El hombre y la mujer tienen olor a tumba;
el cuerpo se me cae sobre la tierra bruta
lo mismo que el ataúd rojo del infeliz.

Enemigo total, aúllo por los barrios,
un espanto más bárbaro, más bárbaro, más bárbaro
que el hipo de cien perros botados a morir.

No le pidan más dinero a la poesía (Jaime Huenún)

No le pidan más dinero a la poesía,
no más viajes y subsidios, no más luces;
ya la pobre se ha quedado en bancarrota,
ni una papa encontrarán en su alacena.
Déjenla que se vaya por el mundo,
toda coja, toda enclenque, toda seca,
vieja, sola y afirmada en su bastón.
Se acabó la bonanza, proxenetas,
oh, malditos desleales, azulosos,
y barbudos palabreros del montón.

A Julia de Burgos (Julia de Burgos)

Ya las gentes murmuran que yo soy tu enemiga
porque dicen que en verso doy al mundo
tu yo.

Mienten, Julia de Burgos.

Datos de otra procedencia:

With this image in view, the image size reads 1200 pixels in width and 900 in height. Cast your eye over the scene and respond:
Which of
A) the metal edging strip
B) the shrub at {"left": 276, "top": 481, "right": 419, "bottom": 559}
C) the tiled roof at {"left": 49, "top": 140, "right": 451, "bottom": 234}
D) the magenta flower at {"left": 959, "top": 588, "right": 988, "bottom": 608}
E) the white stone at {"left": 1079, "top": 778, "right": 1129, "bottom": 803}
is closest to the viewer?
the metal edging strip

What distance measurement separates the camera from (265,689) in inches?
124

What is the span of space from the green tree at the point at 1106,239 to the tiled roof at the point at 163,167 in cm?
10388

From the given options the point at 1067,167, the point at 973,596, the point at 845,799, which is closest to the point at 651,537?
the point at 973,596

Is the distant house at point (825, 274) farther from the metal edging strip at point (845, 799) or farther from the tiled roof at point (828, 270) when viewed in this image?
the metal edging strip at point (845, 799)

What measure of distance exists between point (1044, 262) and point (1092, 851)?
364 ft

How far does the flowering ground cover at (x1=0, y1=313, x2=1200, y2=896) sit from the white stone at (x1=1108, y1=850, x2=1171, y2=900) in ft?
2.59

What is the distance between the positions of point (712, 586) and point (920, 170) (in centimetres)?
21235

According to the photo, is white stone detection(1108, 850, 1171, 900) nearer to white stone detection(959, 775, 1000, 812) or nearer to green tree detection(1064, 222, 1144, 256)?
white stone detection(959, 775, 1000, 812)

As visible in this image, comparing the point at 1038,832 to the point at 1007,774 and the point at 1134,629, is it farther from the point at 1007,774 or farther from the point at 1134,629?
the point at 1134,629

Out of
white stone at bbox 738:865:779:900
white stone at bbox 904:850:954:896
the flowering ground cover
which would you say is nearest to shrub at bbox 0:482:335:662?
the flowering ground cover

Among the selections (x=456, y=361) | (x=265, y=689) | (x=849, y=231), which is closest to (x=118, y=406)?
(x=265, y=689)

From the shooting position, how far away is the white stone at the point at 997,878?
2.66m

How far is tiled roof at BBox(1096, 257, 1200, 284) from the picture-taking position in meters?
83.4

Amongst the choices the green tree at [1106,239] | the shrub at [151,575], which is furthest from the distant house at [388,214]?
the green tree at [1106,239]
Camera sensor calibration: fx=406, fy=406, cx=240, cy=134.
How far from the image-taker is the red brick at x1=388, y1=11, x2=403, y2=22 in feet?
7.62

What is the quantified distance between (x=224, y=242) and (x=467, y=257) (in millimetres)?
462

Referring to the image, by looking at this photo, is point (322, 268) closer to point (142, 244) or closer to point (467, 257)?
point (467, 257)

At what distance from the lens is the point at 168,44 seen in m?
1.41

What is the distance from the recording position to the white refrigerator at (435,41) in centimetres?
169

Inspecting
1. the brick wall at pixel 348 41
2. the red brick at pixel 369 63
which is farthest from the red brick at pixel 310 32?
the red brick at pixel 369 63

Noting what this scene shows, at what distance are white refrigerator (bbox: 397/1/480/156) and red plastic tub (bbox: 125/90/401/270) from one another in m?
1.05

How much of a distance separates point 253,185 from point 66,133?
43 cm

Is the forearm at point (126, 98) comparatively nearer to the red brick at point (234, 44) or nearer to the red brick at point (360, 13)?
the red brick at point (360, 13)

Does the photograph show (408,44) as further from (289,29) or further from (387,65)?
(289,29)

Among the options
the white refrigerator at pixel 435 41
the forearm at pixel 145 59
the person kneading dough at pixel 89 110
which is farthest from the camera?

Mienten, Julia de Burgos.
La que se alza en mis versos no es tu voz: es mi voz;
porque tú eres ropaje y la esencia soy yo;
y el más profundo abismo se tiende entre las dos.

Tú eres fría muñeca de mentira social,
y yo, viril destello de la humana verdad.

Tú, miel de cortesanas hipocresías; yo no;
que en todos mis poemas desnudo el corazón.

Tú eres como tu mundo, egoístas; yo no;
que todo me lo juego a ser lo que soy yo.

Tú eres solo la grave señora señorona;
yo no, yo soy la vida, la fuerza, la mujer. 

Tú eres de tu marido, de tu amo; yo no;
yo de nadie, o de todos, porque a todos, a todos,
en mi limpio sentir y en mi pensar me doy.

Tú te rizas el pelo y te pintas; yo no;
a mí me riza el viento; a mí me pinta el sol. 

Tú eres dama casera, resignada, sumisa,
atada a los prejuicios de los hombres; yo no;
que yo soy Rocinante corriendo desbocado
olfateando horizontes de justicia de Dios.

Tú en ti misma no mandas; a ti todos te mandan;
en ti mandan tu esposo, tus padres, tus parientes,
el cura, la modista, el teatro, el casino,
el auto, las alhajas, el banquete, el champán,
el cielo y el infierno, y el qué dirán social.
En mí no, que en mí manda mi solo corazón,
mi solo pensamiento; quien manda en mí soy yo.
Tú, flor de aristocracia; y yo la flor del pueblo.
Tú en ti lo tienes todo y a todos se lo debes,
mientras que yo, mi nada a nadie se la debo.

Tú, clavada al estático dividendo ancestral,
y yo, un uno en la cifra del divisor social,
somos el duelo a muerte que se acerca fatal.

Cuando las multitudes corran alborotadas
dejando atrás cenizas de injusticias quemadas,
y cuando con la tea de las siete virtudes,
tras los siete pecados, corran las multitudes,
contra ti, y contra todo lo injusto y lo inhumano,
yo iré en medio de ellas con la tea en la mano.